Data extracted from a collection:
━━━━━━━━━━━━━━━━

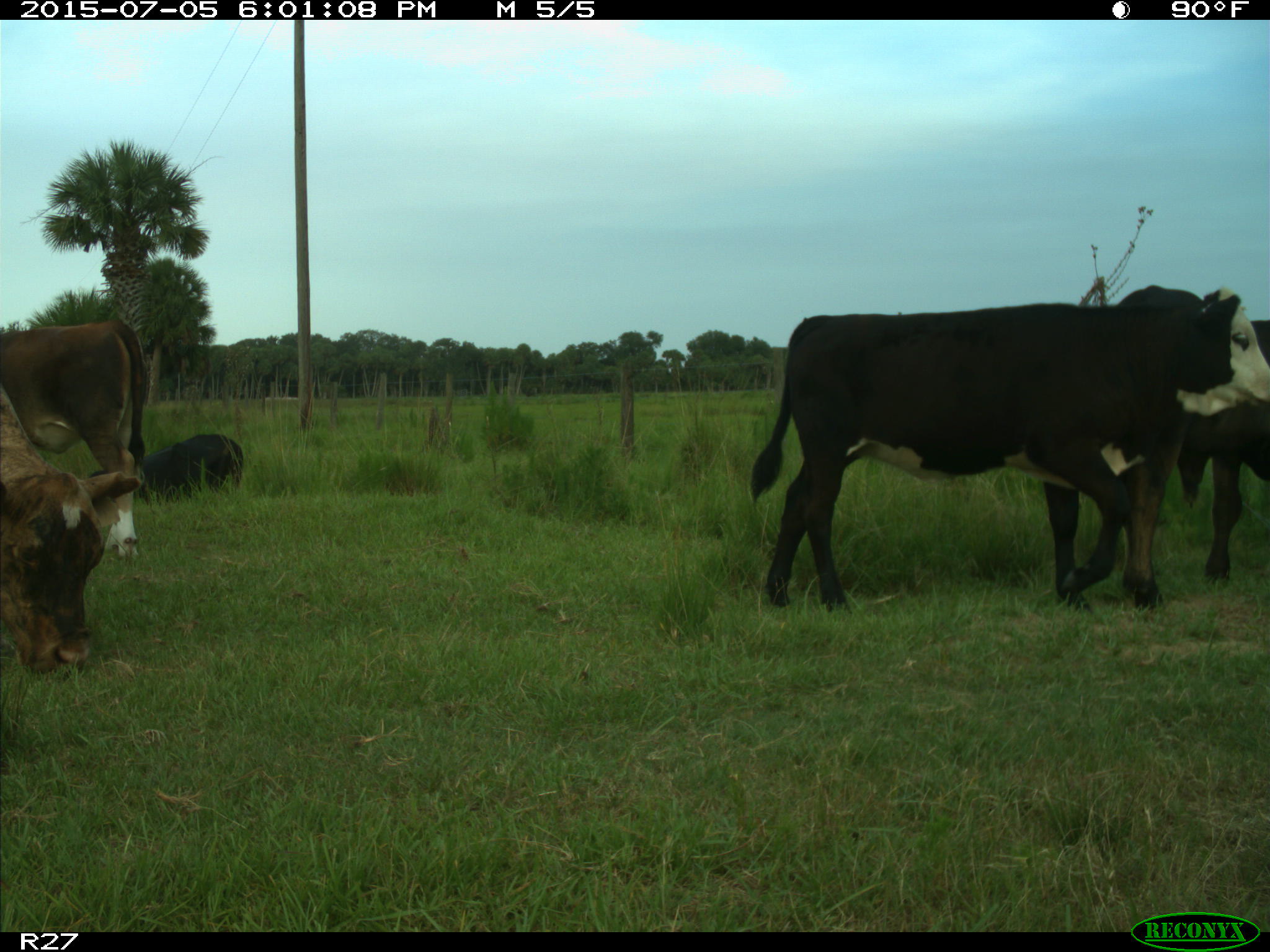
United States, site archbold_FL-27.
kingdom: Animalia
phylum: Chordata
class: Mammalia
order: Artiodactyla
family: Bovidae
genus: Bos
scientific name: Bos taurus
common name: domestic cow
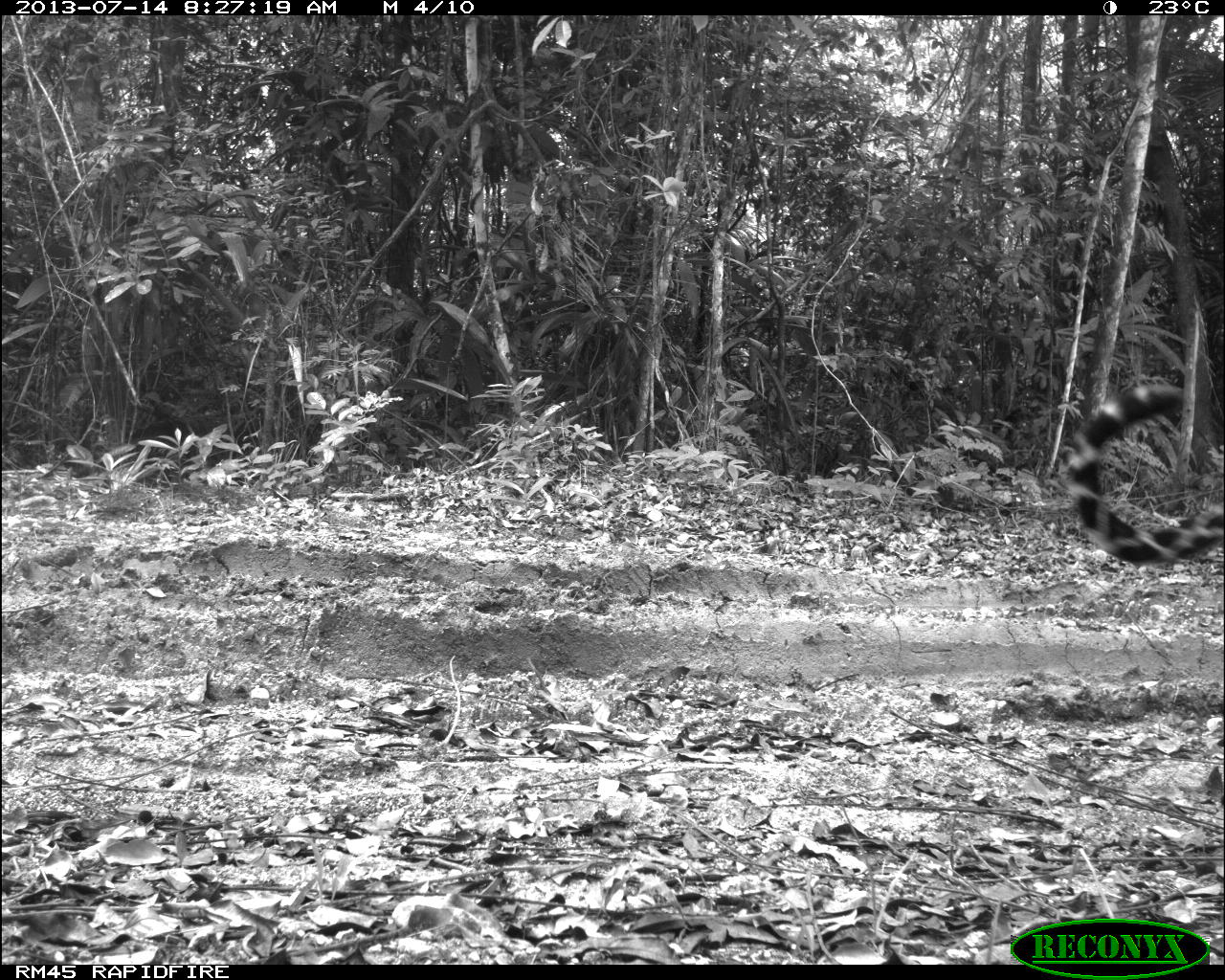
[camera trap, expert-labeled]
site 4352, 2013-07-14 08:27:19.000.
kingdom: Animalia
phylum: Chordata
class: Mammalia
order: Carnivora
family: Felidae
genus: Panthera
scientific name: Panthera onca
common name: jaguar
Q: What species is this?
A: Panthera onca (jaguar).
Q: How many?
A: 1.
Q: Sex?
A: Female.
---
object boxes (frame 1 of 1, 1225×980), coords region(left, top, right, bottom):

━━━━━━━━━━━━━━━━

» WORK TASK: Omit every picture, then write out the entries above exactly.

» SOLUTION TO THE PROBLEM:
United States, site archbold_FL-27.
kingdom: Animalia
phylum: Chordata
class: Mammalia
order: Artiodactyla
family: Bovidae
genus: Bos
scientific name: Bos taurus
common name: domestic cow
[camera trap, expert-labeled]
site 4352, 2013-07-14 08:27:19.000.
kingdom: Animalia
phylum: Chordata
class: Mammalia
order: Carnivora
family: Felidae
genus: Panthera
scientific name: Panthera onca
common name: jaguar
Q: What species is this?
A: Panthera onca (jaguar).
Q: How many?
A: 1.
Q: Sex?
A: Female.
---
object boxes (frame 1 of 1, 1225×980), coords region(left, top, right, bottom):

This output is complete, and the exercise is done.